> What is required
Below are some records; find each line that carries the word "itemprop" and copy it.

[Saved entries]
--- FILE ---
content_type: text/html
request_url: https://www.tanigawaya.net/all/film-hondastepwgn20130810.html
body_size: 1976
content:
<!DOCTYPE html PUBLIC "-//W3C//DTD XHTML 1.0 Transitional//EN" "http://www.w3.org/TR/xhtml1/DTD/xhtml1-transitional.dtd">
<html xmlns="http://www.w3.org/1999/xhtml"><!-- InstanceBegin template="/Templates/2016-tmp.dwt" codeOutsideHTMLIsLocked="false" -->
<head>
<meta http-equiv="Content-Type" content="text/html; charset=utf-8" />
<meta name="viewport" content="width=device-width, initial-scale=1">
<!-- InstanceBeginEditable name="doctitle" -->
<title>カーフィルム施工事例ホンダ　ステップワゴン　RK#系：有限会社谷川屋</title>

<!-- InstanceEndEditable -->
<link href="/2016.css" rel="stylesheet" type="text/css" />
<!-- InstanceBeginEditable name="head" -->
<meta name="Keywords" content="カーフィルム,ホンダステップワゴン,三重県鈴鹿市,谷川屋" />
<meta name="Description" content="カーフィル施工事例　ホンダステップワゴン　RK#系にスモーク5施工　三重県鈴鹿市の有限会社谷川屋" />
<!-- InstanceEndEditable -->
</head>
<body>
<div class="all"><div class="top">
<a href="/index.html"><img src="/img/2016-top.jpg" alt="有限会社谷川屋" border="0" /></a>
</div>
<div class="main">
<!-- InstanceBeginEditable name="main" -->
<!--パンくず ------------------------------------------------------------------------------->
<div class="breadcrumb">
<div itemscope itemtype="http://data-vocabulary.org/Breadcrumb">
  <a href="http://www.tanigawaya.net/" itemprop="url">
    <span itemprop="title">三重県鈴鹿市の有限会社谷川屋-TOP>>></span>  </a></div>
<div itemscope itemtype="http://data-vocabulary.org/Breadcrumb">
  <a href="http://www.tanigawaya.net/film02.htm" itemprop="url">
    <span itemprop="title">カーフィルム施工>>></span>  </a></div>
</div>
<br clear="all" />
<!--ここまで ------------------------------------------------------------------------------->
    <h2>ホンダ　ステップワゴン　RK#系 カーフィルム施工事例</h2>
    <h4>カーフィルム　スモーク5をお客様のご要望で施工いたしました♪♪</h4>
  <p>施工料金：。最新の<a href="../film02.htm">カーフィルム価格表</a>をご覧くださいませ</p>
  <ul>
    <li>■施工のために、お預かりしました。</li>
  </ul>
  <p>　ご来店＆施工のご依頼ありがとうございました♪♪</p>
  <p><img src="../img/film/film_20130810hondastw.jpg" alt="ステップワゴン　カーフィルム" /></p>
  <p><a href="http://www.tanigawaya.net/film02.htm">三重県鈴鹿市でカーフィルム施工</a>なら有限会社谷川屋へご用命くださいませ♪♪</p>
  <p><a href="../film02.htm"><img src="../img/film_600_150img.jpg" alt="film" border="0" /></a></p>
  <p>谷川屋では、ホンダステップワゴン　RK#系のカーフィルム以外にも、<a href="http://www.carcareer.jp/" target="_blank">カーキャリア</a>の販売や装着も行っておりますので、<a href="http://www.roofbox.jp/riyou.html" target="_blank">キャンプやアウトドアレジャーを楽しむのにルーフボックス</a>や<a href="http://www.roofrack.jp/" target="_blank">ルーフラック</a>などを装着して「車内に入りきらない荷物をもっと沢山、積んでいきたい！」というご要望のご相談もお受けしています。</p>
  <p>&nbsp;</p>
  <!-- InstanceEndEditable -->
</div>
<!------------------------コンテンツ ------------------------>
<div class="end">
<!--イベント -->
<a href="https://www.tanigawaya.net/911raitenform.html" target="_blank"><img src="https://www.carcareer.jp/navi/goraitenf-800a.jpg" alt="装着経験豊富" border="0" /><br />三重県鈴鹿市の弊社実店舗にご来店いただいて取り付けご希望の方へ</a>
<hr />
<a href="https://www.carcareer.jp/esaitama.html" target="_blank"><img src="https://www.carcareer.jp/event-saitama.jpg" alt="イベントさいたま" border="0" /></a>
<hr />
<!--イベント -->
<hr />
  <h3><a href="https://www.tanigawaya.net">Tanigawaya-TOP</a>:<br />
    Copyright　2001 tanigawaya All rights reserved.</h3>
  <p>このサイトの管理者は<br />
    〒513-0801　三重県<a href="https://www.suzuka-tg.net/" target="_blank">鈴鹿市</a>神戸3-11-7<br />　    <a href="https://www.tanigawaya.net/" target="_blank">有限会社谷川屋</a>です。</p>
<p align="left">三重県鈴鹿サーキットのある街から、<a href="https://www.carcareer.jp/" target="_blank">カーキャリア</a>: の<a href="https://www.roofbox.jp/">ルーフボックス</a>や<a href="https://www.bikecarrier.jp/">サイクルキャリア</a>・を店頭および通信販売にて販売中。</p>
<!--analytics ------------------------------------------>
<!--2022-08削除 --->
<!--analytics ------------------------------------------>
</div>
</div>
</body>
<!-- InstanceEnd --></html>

> Solved problem
  <a href="http://www.tanigawaya.net/" itemprop="url">
    <span itemprop="title">三重県鈴鹿市の有限会社谷川屋-TOP>>></span>  </a></div>
  <a href="http://www.tanigawaya.net/film02.htm" itemprop="url">
    <span itemprop="title">カーフィルム施工>>></span>  </a></div>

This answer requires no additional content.